Jul 12, 2017

Tujuh Enam

Setiap kita memiliki masa-masa perjuangan tersulit dalam hidup yang menjadi batu loncatan atau titik balik kehidupan untuk menjadi lebih baik atau malah menyerah. Buat saya masa-masa itu adalah ketika saya memutuskan untuk melanjutkan kuliah S2 di FKUI sambil bekerja paruh waktu. Saya masih ingat betul rasanya diburu waktu subuh hari setiap setelah solat, saya yang kala itu masih ngekos bersama sekitar tujuh orang teman di Ciputat harus berangkat menuju Salemba dengan bus besar dengan nomor 76 jurusan Ciputat-Senen selama dua jam bahkan terkadang lebih dan bus ini ada sekitar satu jam sekali. Bahkan dari kejauhan saya dapat mengenali Bus Bianglala ini, dari mulai bus ini bergambar iklan obat, minuman energi sampai minyak kayu putih, saya hafal sekali.

Masih terbayang rasanya wangi bus dan suara klakson motor saling salip di antara bus 76 yang gagah menerjang kanan kiri selama perjalanan melintasi Jalan TB Simatupang, Blok M sampai Jalan Jendral Sudirman, sesekali saya bablas ke Terminal Senen karena ketiduran atau harus berdiri selama perjalanan karena ada ibu-ibu yang tidak mungkin dibiarkan berdiri (the power of emak-emak bro). Terkadang saya menikmati alunan musik pengamen yang luar biasa merdunya, atau AC yang bocor karena sudah usang. Saat pulang kuliah saya sesekali malah mampir ke blok M untuk menyaksikan festival musik bertemakan the beatles (band kesukaan saya) di sana. Sesampainya di kosan, saya terbiasa mengobrol dengan teman tentang politik.
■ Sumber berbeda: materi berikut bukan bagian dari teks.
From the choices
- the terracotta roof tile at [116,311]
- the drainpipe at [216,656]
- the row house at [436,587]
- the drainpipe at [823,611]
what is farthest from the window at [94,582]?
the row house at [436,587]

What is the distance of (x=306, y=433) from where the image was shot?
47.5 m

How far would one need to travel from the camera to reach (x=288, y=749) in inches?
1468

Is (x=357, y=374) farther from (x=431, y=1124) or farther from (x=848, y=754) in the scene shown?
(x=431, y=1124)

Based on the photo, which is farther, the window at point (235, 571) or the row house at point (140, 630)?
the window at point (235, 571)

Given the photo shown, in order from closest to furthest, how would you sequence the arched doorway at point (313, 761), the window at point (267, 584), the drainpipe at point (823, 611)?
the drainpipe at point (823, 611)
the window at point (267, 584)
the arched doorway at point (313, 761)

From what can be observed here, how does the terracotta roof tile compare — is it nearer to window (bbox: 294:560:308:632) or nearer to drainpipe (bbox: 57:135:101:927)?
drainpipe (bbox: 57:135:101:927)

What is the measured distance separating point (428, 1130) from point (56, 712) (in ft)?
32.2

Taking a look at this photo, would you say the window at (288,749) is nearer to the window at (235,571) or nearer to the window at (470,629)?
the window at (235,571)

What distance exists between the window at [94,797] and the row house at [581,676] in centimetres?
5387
Ada teman sekosan saya bernama Fachry yang sangat sefaham semengerti tentang obrolan politik sambil menonton TV yang diganjal buku-buku sebagai meja. Terkadang juga saya bermain gitar yang biasanya selalu ada saja senarnya yang hilang bersama mang Ipong dan mang Heru sambil membuat lagu untuk meledek salah satu teman yang jomblo seumur hidupnya, pernah juga mengerjainya sampai berbulan-bulan. Saat lagi “lurus”, kadang juga membahas kitab kuning bersama mang Ade dan berdiskusi tentang agama islam dengan pendekatan kekinian atau dengan kosan sebelah yang kebanyakan lulusan Tebu Ireng malah main PS. Masih teringat juga tentang almarhum teman saya Adi (semoga Allah menempatkannya di sisiNya, amin) yang memasak obat melawan kanker nasofaringnya kala itu. Ada juga mang Klon yang selalu minum kopi dan hampir tidak pernah saya lihat minum air putih, mungkin darahnya kini telah berganti menjadi Kopi Gr*nita yang selalu disruputnya itu. Dan banyak sekali kegiatan harian saya bersama teman-teman yang sampai saat ini sudah seperti saudara sendiri.
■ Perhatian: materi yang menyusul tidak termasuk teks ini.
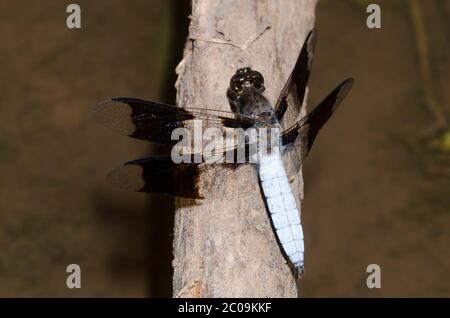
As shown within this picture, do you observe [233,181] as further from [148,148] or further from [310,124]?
[148,148]

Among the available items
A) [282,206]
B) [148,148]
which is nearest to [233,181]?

Mungkin sahabat-sahabat satu angkatan saya di FKUI masih ingat rasanya tentang bagaimana kuliah pagi biokimia yang buat saya adalah pagi dengan rasa kantuk yang luar biasa, bayangkan saja jam tujuh pagi sudah dicekoki mata kuliah biokimia. Hal yang paling tak kalah seru adalah, sistem perkuliahannya, setiap semester saya paling banyak dapat mengambil hanya 14 sks, itu sudah luar biasa. Berbeda saat saya s1 saya bisa mengambil hingga 23 sks karena perbedaan sistem, satu pelajaran biasanya bobotnya hanya satu sks, itupun satu judul dari satu pelajaran itu diampu oleh satu dosen. Dosen-dosen tersebut memberikan UTS dan UAS. Jadi gambaran mudahnya, jika saya mengambil 14 sks, kira-kira ada 10-14 pelajaran, setiap pelajaran bisa sampai lima dosen yang akan memberikan UTS dan UAS. Lalu, mata kuliah yang diberi nilai C misalnya, itu akan tetap ada di transkip meski kita mengambil her tahun depannya, jadi nilai satu pelajaran itu bisa ada dua.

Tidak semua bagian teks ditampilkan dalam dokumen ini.